1°/ à Mme E... Y..., domiciliée [...] , exerçant sous l'enseigne Ambulances bondynoises,

2°/ à M. X... V..., domicilié [...] , pris en qualité de commissaire à l'exécution du plan de redressement de Mme E... Y... exerçant sous l'enseigne Ambulances bondynoises,

3°/ à M. J... H..., domicilié [...] , pris en qualité de mandataire judiciaire de Mme E... Y... exerçant sous l'enseigne Ambulances bondynoises,

4°/ à l'AGS CGEA Ile-de-France Est, dont le siège est [...] ,

défendeurs à la cassation.

Le demandeur invoque, à l'appui de son pourvoi, les trois moyens de cassation annexés au présent arrêt.

Le dossier a été communiqué au procureur général.

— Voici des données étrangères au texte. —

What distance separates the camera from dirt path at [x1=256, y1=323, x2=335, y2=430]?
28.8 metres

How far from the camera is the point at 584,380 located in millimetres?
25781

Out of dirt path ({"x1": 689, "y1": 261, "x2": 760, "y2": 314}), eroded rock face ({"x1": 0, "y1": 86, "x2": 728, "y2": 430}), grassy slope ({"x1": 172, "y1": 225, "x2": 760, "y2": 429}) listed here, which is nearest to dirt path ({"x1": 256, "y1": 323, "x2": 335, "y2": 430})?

Sur le rapport de M. Sornay, conseiller, les observations de la SCP Zribi et Texier, avocat de M. A..., de Me Ridoux, avocat de Mme Y..., exerçant sous l'enseigne Ambulances bondynoises, après débats en l'audience publique du 9 décembre 2020 où étaient présents M. Schamber, conseiller doyen faisant fonction de président, M. Sornay, conseiller rapporteur, Mme Cavrois, conseiller, et Mme Pontonnier, greffier de chambre,

la chambre sociale de la Cour de cassation, composée des président et conseillers précités, après en avoir délibéré conformément à la loi, a rendu le présent arrêt.

Faits et procédure

1. Selon l'arrêt attaqué (Paris, 5 juin 2019), M. A... a été engagé à compter du 5 mars 2009 en qualité d'ambulancier de véhicule sanitaire léger par Mme Y..., qui exerce son activité sous l'enseigne Ambulances bondynoises, dans le cadre d'un contrat de travail à durée indéterminée à temps partiel de vingt heures par semaine.

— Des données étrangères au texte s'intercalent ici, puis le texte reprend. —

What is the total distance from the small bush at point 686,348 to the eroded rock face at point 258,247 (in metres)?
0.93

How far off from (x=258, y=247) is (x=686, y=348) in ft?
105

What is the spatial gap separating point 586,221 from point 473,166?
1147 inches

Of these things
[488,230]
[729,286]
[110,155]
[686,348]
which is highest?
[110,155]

2. Il a par ailleurs été engagé le même jour en la même qualité, également dans le cadre d'un contrat de travail à durée indéterminée à temps partiel de vingt heures par semaine, par M. L..., qui exerce son activité sous l'enseigne Ambulances Davidson.

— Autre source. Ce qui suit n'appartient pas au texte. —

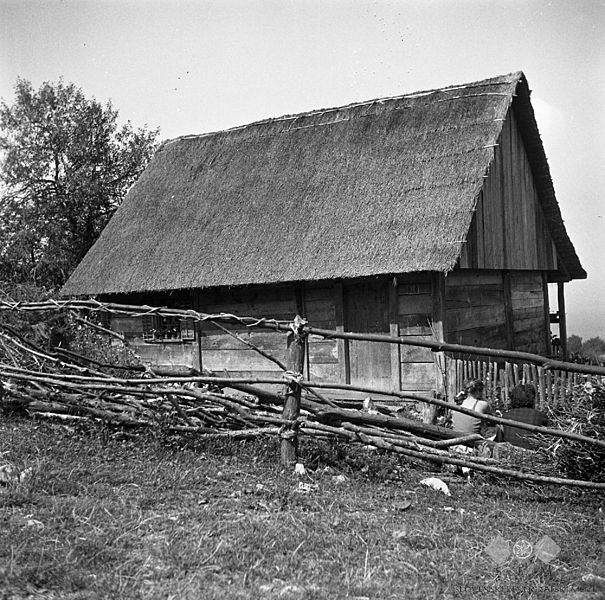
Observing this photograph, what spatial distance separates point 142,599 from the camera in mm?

3. À la suite d'un accident du travail, il a été licencié pour inaptitude et impossibilité de reclassement d'une part par Mme Y..., par lettre du 6 avril 2012, et d'autre part par M. L..., par lettre du 18 avril 2012.

4. Le salarié a saisi le 10 mai 2012 la juridiction prud'homale d'une action à l'encontre de Mme Y... afin d'obtenir notamment la requalification de son contrat de travail à temps partiel en contrat à temps complet et le paiement subséquent d'un rappel de salaires pour heures complémentaires, outre congés payés afférents, et de dommages-intérêts pour remise tardive de l'attestation de salaire.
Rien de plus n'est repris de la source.